![](https://cdn.prod.website-files.com/61d7d4dc76fa4b0563492a83/66477c7ea5b2eaeb3508a6b1_vectorview%20founders.png)
Vectorview recently launched!
"Custom task evaluators that red team for safety and benchmark performance"
Vectorview makes it easy to evaluate the capabilities of foundation models and LLM agents. They do this by building custom task evaluators that red team for safety and benchmark performance.
Founded by Emil Fröberg & Lukas Petersson
Problem: Sometimes, LLMs act in ways we didn't intend 🤷
It’s difficult to prevent unwanted behaviors in LLMs due to their non-deterministic nature. Testing them against every possible scenario is hard, making it tough to catch all unintended behaviors. Additionally, most evaluation benchmarks (like MMLU or BBQ) are too general, missing the specific issues that can arise in real-world use. Take this example:
![](https://cdn.prod.website-files.com/61d7d4dc76fa4b0563492a83/66477d4c55b9c655a2813f16_vv%201.png)
This issue isn’t limited to chatbots. It spans across LLM agents designed for specialized tasks and extends to AI labs striving for model safety. The task of crafting, deploying, and precisely scoring custom evaluations is complex and time-consuming.

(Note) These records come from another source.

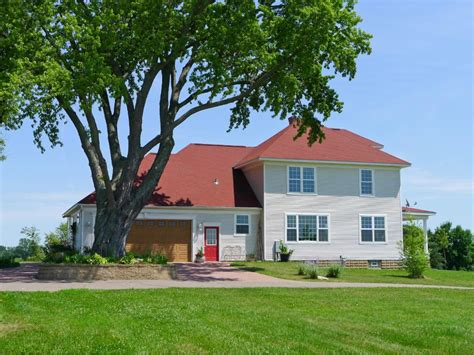 scandia mn real estate houses for sale in washington county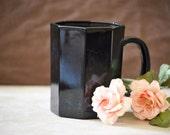 Arcoroc Octime Black Coffee Mug/Black Hot Chocolate Mug/8 oz. Coffee Cup/1992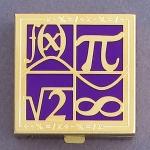 Math Gifts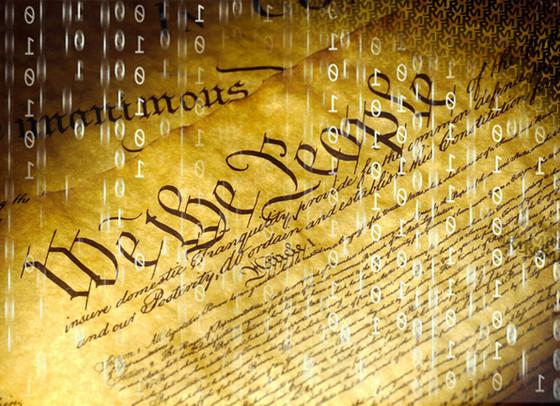 La Constitución en época de máquinas inteligentes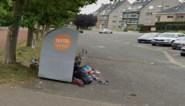 """Camera betrapt zestien sluikstorters: """"36 vuilniszakken gedumpt"""""""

Solution: Enabling access to custom evaluations 🔓
Each use case demands a custom evaluation. In the case of the Chevrolet chatbot, Vectorview's custom auto-red teaming solution could be implemented to prevent the mistake.
![](https://cdn.prod.website-files.com/61d7d4dc76fa4b0563492a83/66477dc1fa95929361e697df_vv2.png)
The platform offers a suite of custom evaluation tools designed to benchmark AI applications against specific, real-world scenarios they are likely to encounter. This targeted approach ensures that AI behaves as intended, mitigating the risk of unintended behaviors that generic benchmarks often miss.